WHAT IS REQUIRED: Print verbatim the lines of the entries from the one containing "Is point 1051,158" to the last, inclusive, and no others.

(Spatial question entries)
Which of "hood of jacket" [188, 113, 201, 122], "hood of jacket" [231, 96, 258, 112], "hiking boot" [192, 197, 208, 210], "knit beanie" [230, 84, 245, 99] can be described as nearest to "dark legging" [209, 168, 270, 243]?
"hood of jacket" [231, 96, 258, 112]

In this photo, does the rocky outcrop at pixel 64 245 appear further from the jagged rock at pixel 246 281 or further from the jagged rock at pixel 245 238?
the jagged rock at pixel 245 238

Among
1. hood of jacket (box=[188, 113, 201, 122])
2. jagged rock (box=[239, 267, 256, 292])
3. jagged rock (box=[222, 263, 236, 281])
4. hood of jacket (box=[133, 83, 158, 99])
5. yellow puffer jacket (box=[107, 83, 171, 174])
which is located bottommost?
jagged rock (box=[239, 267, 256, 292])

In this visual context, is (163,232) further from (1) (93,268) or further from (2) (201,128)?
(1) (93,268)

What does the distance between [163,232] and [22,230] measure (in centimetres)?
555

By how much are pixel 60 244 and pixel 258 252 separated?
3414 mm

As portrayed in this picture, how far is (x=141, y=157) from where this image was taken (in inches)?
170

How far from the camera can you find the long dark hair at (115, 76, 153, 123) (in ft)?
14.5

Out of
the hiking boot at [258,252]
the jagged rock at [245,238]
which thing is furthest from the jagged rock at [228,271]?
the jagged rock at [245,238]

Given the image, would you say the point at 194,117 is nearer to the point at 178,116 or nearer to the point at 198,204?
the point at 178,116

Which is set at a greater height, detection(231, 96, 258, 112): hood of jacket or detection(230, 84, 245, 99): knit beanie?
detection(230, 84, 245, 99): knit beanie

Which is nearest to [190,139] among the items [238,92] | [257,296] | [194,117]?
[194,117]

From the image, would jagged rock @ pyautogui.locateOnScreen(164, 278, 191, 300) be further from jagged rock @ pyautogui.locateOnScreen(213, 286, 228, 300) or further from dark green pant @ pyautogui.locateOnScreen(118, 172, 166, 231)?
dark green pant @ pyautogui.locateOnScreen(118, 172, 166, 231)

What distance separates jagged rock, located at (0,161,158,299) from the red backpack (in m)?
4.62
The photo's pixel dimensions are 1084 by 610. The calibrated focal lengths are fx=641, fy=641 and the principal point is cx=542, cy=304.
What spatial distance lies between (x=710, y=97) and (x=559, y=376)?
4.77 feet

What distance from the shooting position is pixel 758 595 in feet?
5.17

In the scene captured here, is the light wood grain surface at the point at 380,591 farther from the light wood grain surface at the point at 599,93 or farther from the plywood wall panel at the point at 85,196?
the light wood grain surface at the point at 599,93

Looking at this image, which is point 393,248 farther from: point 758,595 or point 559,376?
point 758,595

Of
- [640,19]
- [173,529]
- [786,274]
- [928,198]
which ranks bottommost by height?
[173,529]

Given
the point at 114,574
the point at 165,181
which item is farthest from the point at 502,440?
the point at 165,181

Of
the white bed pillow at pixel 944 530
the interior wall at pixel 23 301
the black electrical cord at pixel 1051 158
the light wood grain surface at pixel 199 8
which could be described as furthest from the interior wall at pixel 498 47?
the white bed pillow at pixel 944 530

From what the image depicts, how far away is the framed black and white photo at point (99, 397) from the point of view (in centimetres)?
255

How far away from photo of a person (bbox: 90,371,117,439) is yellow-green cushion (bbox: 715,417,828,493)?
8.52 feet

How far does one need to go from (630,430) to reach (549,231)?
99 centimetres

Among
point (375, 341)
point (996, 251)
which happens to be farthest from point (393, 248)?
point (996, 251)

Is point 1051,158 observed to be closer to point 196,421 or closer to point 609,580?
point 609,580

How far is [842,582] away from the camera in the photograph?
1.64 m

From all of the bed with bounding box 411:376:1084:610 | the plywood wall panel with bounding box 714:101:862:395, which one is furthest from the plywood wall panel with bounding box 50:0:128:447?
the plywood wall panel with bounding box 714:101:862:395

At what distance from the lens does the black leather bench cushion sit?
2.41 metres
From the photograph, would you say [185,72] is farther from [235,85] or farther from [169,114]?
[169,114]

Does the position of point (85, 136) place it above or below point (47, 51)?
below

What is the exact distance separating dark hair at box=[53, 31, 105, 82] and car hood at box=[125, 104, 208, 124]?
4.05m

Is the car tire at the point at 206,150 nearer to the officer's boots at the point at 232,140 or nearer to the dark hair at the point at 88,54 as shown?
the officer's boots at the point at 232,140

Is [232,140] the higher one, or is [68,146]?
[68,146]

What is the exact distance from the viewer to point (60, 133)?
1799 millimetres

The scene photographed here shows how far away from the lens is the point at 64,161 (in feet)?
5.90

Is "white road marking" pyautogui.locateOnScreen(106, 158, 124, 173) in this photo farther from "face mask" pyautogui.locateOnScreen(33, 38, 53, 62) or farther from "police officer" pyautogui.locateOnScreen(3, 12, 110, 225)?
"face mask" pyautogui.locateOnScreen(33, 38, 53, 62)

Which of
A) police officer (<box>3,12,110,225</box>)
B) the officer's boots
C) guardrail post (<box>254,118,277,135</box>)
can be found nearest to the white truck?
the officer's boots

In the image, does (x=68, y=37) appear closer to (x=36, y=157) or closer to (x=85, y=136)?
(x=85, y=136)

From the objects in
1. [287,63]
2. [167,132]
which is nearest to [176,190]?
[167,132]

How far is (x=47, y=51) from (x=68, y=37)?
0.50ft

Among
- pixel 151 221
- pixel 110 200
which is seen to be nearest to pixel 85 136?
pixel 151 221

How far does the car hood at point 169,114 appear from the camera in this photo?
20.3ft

WRITTEN REPLY:
Is point 1051,158 observed to be closer to point 196,421 or closer to point 609,580?
point 609,580

How far is [842,582] away from the camera in the photograph?
1.64 m

From all of the bed with bounding box 411:376:1084:610 | the plywood wall panel with bounding box 714:101:862:395, which one is furthest from the plywood wall panel with bounding box 50:0:128:447?
the plywood wall panel with bounding box 714:101:862:395

At what distance from the lens does the black leather bench cushion sit?
2.41 metres
From the photograph, would you say [185,72] is farther from [235,85] or farther from [169,114]?
[169,114]

Does the position of point (85, 136) place it above or below point (47, 51)?
below

What is the exact distance separating dark hair at box=[53, 31, 105, 82] and car hood at box=[125, 104, 208, 124]?
4.05m

Is the car tire at the point at 206,150 nearer to the officer's boots at the point at 232,140 or nearer to the dark hair at the point at 88,54 as shown?
the officer's boots at the point at 232,140

Is [232,140] the higher one, or is [68,146]?
[68,146]

What is the exact distance from the viewer to point (60, 133)?
1799 millimetres

The scene photographed here shows how far away from the lens is the point at 64,161 (in feet)?
5.90

Is "white road marking" pyautogui.locateOnScreen(106, 158, 124, 173) in this photo farther from "face mask" pyautogui.locateOnScreen(33, 38, 53, 62) or farther from "police officer" pyautogui.locateOnScreen(3, 12, 110, 225)?
"face mask" pyautogui.locateOnScreen(33, 38, 53, 62)

Which of
A) police officer (<box>3,12,110,225</box>)
B) the officer's boots
C) guardrail post (<box>254,118,277,135</box>)
can be found nearest to the white truck?
the officer's boots

In the image, does (x=68, y=37) appear closer to (x=36, y=157) or closer to (x=85, y=136)?
(x=85, y=136)

From the objects in
1. [287,63]
2. [167,132]
which is nearest to [176,190]?
[167,132]

How far is (x=47, y=51) from (x=68, y=37)?
0.50ft

Among
- pixel 151 221
- pixel 110 200
which is seen to be nearest to pixel 85 136?
pixel 151 221

How far does the car hood at point 169,114 appear from the camera in this photo?
20.3ft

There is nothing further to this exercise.